Aujourd’hui le duo explore la fabrication d’espaces plus vagues, dont «les matériaux utilisés ne vont pas briser ou réfléchir la rupture architecturale – comme le miroir contre la pierre par exemple, mais plutôt la prolonger et ce pour mieux ensuite, la dériver». Flora Katz, Le Phare N°27, juillet-octobre 2017, CCS Paris. Concrètement aussi, Barbezat-Villetard entreprennent l’exploration de nouveaux espaces, avec en 2018 les résidences “Seoul Art Space Geumcheon Residency” à Séoul, “Swatch Art Residency” à Shanghai, et “Paradise Air Residency” à Tokyo.

SAA: Pouvez-vous nous raconter quelque chose à propos de l’oeuvre que vous allez présentez au Swiss art Awards?

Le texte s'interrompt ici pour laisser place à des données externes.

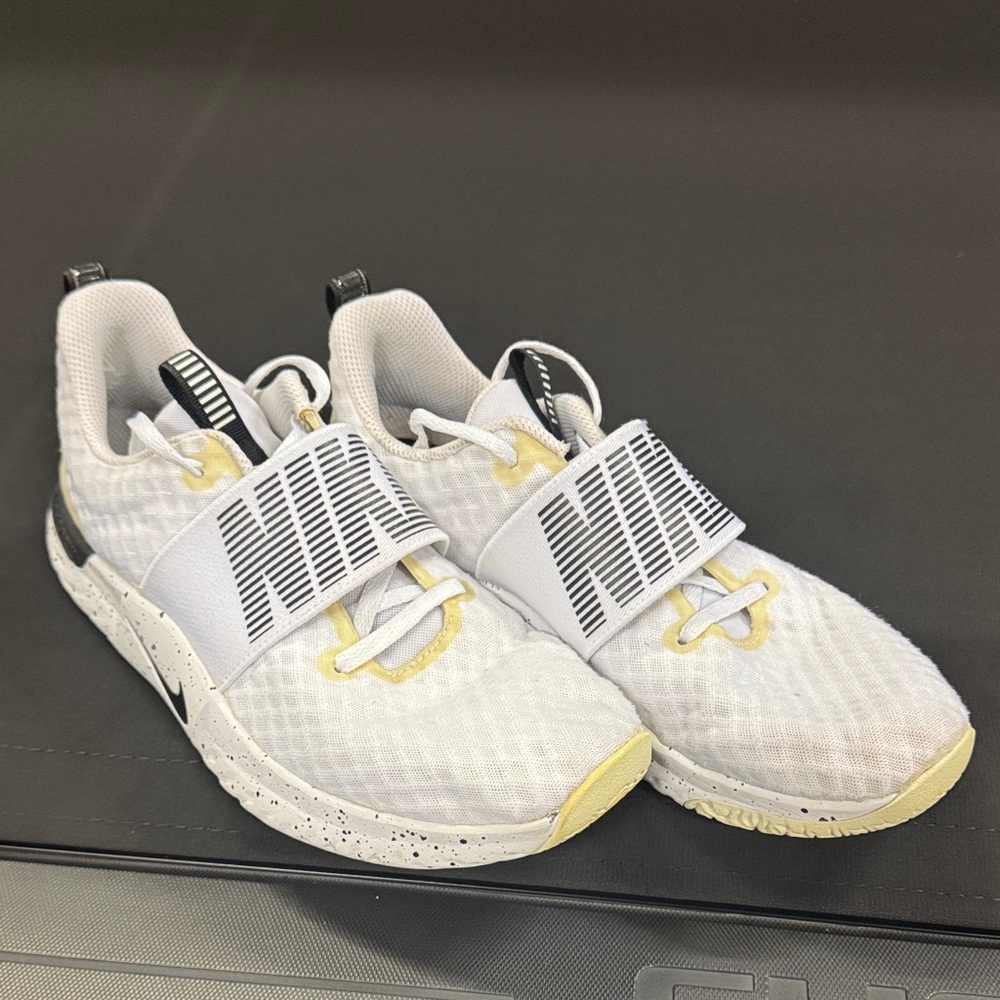 Nike White Athletic Shoes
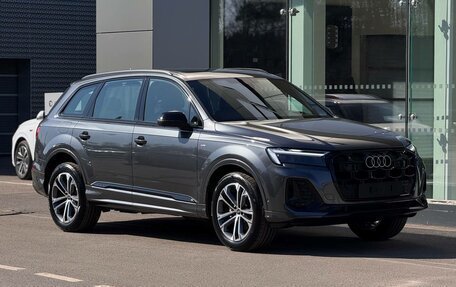 Audi Q7, 2025 год, 12 150 000 рублей, 2 фотография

B&V: Nous avons choisi de présenter une nouveau projet pour les swiss art awards. Le travail est actuellement en devenir. Il s’agit d’un dispositif immersif composé de deux éléments sculpturaux qui conjuguent les ambivalences.

SAA: Quels mondes sont impliqués dans votre travail ?

B&V: Nous proposons des paysages à la captation fragile, souvent éphémères, situés entre le réel et l’artificiel. Nos mondes ouvrent des parenthèses spatio-temporelles, où tout demeure maintenu et tendu dans un équilibre précaire.

SAA: Y a-t-il un lieu qui inspire votre travail ?

B&V:  Les territoires qui nous inspirent, sont liés à une immensité, autant du vide que du plein, et à un caractère indéterminé où tout renversement semble possible.

Le désert appréhendé comme une terre des bords. Il est le lieu de rencontre entre le statique, la pérennité d’un instant suspendu, et le perpétuel mouvement d’un paysage changeant.
Les villes tentaculaires comme Los Angeles ou Séoul, qui dans leur étalement et leur chantier quasi-infini, s’installent sur une frontière toujours en marche.